DEMOCRAZY.ID – Garda Revolusi Islam Iran (IRGC) pada Selasa menyatakan akan menyerang pasukan Zionis Israel di Jalur Gaza jika Zionis terus melancarkan serangan ke Lebanon dan wilayah Palestina.
Pernyataan tersebut disampaikan di tengah meningkatnya ketegangan kawasan yang melibatkan sejumlah aktor regional.

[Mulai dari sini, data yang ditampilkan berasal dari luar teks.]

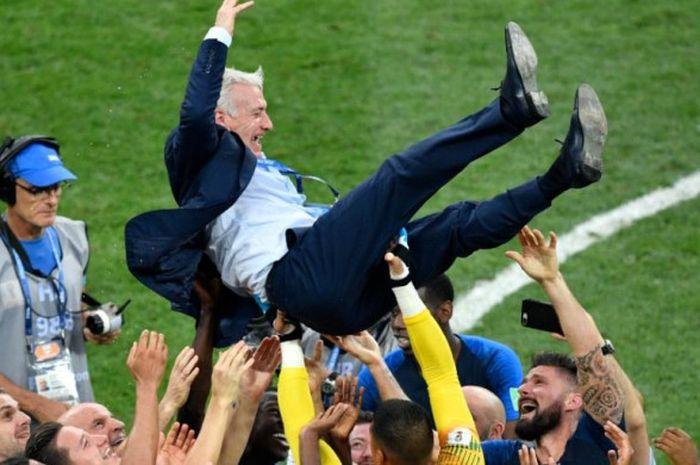 Pelatih Didier Deschamps dilempar ke udara oleh pemainnya setelah membawa timnas Prancis mengalahkan Kroasia dalam laga final Piala Dunia 2018 di Stadion Luzhniki, Moskow, 15 Juli 2018.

“Jika kejahatan terhadap warga sipil Lebanon dan Palestina berlanjut, konsentrasi pasukan musuh di bagian utara wilayah pendudukan Palestina dan Gaza akan menjadi sasaran serangan rudal dan drone dari Iran,” demikian pernyataan IRGC yang dikutip kantor berita Fars News Agency, Rabu (25/3/2026).
Ketegangan antara Zionis Israel dan Hezbollah meningkat sejak 2 Maret, ketika kelompok Lebanon itu kembali meluncurkan roket ke wilayah Israel di tengah memburuknya situasi regional.

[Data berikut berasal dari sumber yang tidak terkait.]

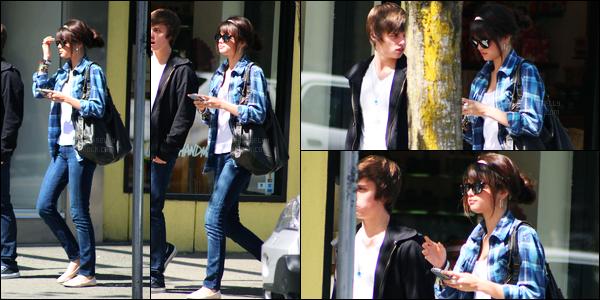 09.05.09 ─ Selena Gomez a été photographiée, pendant, qu'elle quittait le « Cafe Crepe » étant dans Vancouver.Nous avons malheureusement que très peu de photos lors de cette sortie. Je ne sais pas qui accompagnée Selena G. Sa tenue est un top pour moi !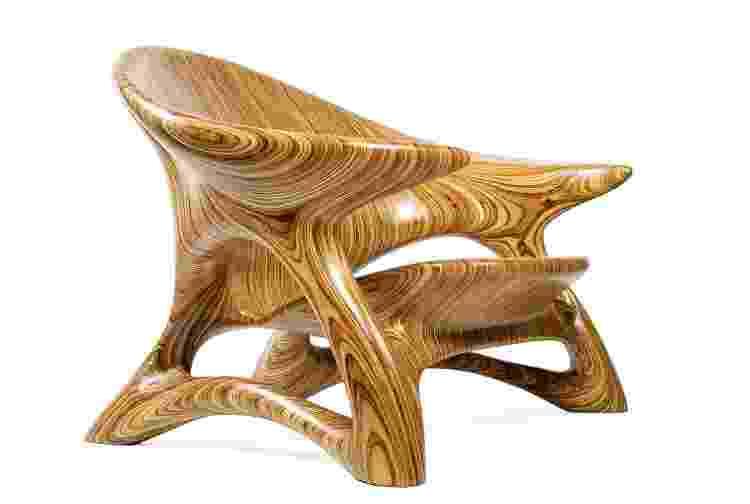 Julia trabalha com a madeira maciça laminada para criar os móveis - André Godoy - André Godoy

Zionis kemudian membalas dengan serangan besar-besaran ke Lebanon, termasuk wilayah selatan, Lembah Beqaa, dan pinggiran Beirut.

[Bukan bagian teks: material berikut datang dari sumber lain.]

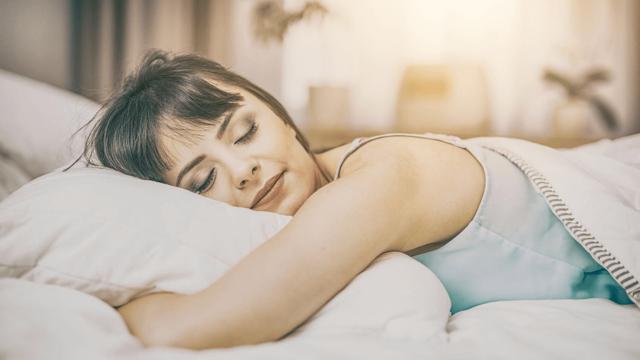 Спрей с мелатонином заменит таблетки снотворного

Pada 16 Maret, militer Zionis Israel secara resmi mengumumkan operasi darat di Lebanon selatan.
Langkah ini menandai eskalasi signifikan dalam konflik yang sebelumnya lebih banyak diwarnai serangan lintas perbatasan.
Namun, kesepakatan gencatan senjata yang dicapai melalui mediasi internasional pada November 2024 tidak dijalankan oleh pihak penjajah Zionis Israel.
Pemerintah Lebanon berulang kali melaporkan adanya pelanggaran yang dilakukan Israel, yang dinilai semakin memperkeruh situasi dan meningkatkan risiko konflik regional yang lebih luas.